◆ Document excerpt ◆
· · · · · · ·

Complications include:

Unrecognised trauma e.g. a blister due to ill-fitting shoe that becomes an ulcer.

Charcot’s joints: abnormal stress and repeated minor trauma usually prevented by pain may develop into neuropathic arthropathy in ankle and knee’s.

Motor neuropathy: leads to wasting of the small muscles of the hand, and a distorted foot with a high arch and clawing toes.

Mononeuritis and multiple mononeuropathies:

when one or multiple individual nerves are affected including involvement of a spinal root. Onset is abrupt and painful, and is more likely to occur at common sites of external pressure e.g. carpal tunnel. Most common cranial mononeuropathies are 3rd and 6th nerves supplying extraocular muscles, causing unilateral pain, ptosis and diplopia, with sparing of papillary function.

Acute painful neuropathy: the patient describes burning or crawling pains in the lower limbs. Symptoms are typically worse at night, and pressure from bedclothes intolerable. Treatment is good diabetic control, tricyclics, gabapentin and carbamazepine.

Diabetic amyotrophy: usually asymmetrical, painful wasting of quadriceps muscle, with diminished or absent reflexes.

Autonomic neuropathy is irreversible and managed symptomatically:

CVS: resting tachycardia, loss of sinus arrhythmia, postural hypotension, and peripheral vasodilation with a warm foot and bounding pulse.

GIT: diarrhoea and gastroparesis leading to intractable vomiting.

Bladder: incomplete emptying followed by painless distended bladder.

Male erectile dysfunction.

Question 31

What happens in diabetic foot?

Answer 31

Foot problems are a major cause of morbidity and mortality in diabetics, with infection,ischaemia, and neuropathy all contributing to necrosis. May present with:

• Neuropathy: reduced sensation to vibration, temperature and pinprick.
• Charcot arthropathy. (weakening of bones in foot –> fracture–> foot shape change)
• Signs of vascular disease: thin skin, absence of hair, bluish discolouration, reduced skin temperature and absent pulses.

· · · · · · ·

Continue the text on diabetic neuropathy and diabetic foot from the point where it stops.

◆ Dataset content ◆
· · · · · · ·

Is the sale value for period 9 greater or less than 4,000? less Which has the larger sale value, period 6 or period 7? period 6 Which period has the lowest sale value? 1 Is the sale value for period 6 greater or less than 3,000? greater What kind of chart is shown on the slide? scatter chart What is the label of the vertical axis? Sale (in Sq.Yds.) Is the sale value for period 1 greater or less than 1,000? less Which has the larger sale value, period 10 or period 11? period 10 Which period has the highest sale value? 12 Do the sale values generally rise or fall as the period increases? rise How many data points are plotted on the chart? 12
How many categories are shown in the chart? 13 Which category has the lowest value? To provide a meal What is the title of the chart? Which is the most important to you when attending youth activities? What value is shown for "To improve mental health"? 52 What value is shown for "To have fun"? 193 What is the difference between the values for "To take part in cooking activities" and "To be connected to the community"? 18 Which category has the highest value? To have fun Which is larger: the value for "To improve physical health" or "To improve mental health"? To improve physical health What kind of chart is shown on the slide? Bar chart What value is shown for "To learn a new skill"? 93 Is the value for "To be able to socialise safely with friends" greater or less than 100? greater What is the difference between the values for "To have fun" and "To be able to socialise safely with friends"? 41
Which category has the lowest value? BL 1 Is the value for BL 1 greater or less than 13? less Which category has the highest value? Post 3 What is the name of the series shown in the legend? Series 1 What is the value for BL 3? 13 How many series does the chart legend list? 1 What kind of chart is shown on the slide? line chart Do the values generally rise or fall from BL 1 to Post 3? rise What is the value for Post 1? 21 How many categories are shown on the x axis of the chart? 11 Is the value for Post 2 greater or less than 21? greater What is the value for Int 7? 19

· · · · · · ·

◆ Result for this exercise ◆
Many diabetic ulcers are preventable so patients need to learn principles of good footcare: well fitting, lace-up shoes, regular chiropody, no ‘bathroom surgery’, daily inspection of feet and early advice for any damage, and avoidance of heat e.g. radiators or hot baths.

Management:

• Swabbing of ulcers for culture and early ABX treatment.
• Good local wound care, and if necessary surgical debridement of ulcers.
• Evaluation for PVD: Doppler pulses and femoral angiography if indicated.
• Reconstructive vascular surgery for localised areas of arterial occlusion.

Question 32

What are the signs and symptoms of hypoglycaemia?

Answer 32

Classical presentation is with fasting hypoglycaemia. Symptoms are due to neuroglycopenia and stimulation of sympathetic nervous system:

• Sweating.
• Palpitations.
• Diplopia.
• Weakness.
• Progression to confusion.
• Abnormal behaviour.
• Fits then coma.

Causes:

• Drug induced:
  
  • Insulin or sulphonylureas.
  • Quinine.
  • Pentamidine.
  • Propranolol.
  • Salicylate overdose.
• Islet cell tumour of pancreas (insulinoma) produces inappropriately high circulating insulin levels.
• Non-pancreatic tumours (hepatoma, sarcoma) through secretion of IGF
• Endocrine causes (Addison’s disease) impaired counter regulation to the action of insulin.
• Fulminant liver failure due to failure of hepatic gluconeogenesis.

Excess alcohol:

• Enhanced insulin response to carbohydrate.
• Inhibition of hepatic gluconeogenesis.

After gastric surgery:

• Rapid gastric emptying.
• Mismatch of food and insulin.

Factitious hypoglycaemia: surreptitious self-administration of insulin or sulphonylureas, often in a non-diabetic.

Question 33

What is the acute management of hypoglycaemia?

Answer 33

Immediate diagnosis and treatment are essential. Blood glucose always done insuspected hypoglycaemic.

Treatment:

• Immediately: rapidly absorbed carbohydrate i.e. non-diet fizzy drink or GlucoGel given orally.
• Unconscious patient: IV dextrose 50mL 50% flushed with normal saline.
• IM glucagon to rapidly mobilise hepatic glycogen if difficult to find IV route for glucose.
• Oral glucose once patient revives.
• 10% dextrose drip to prevent relapse.

NB hyper and hypoglycaemia may have the same presentation in a diabetic patient. Always some sugar to rule out hypo first.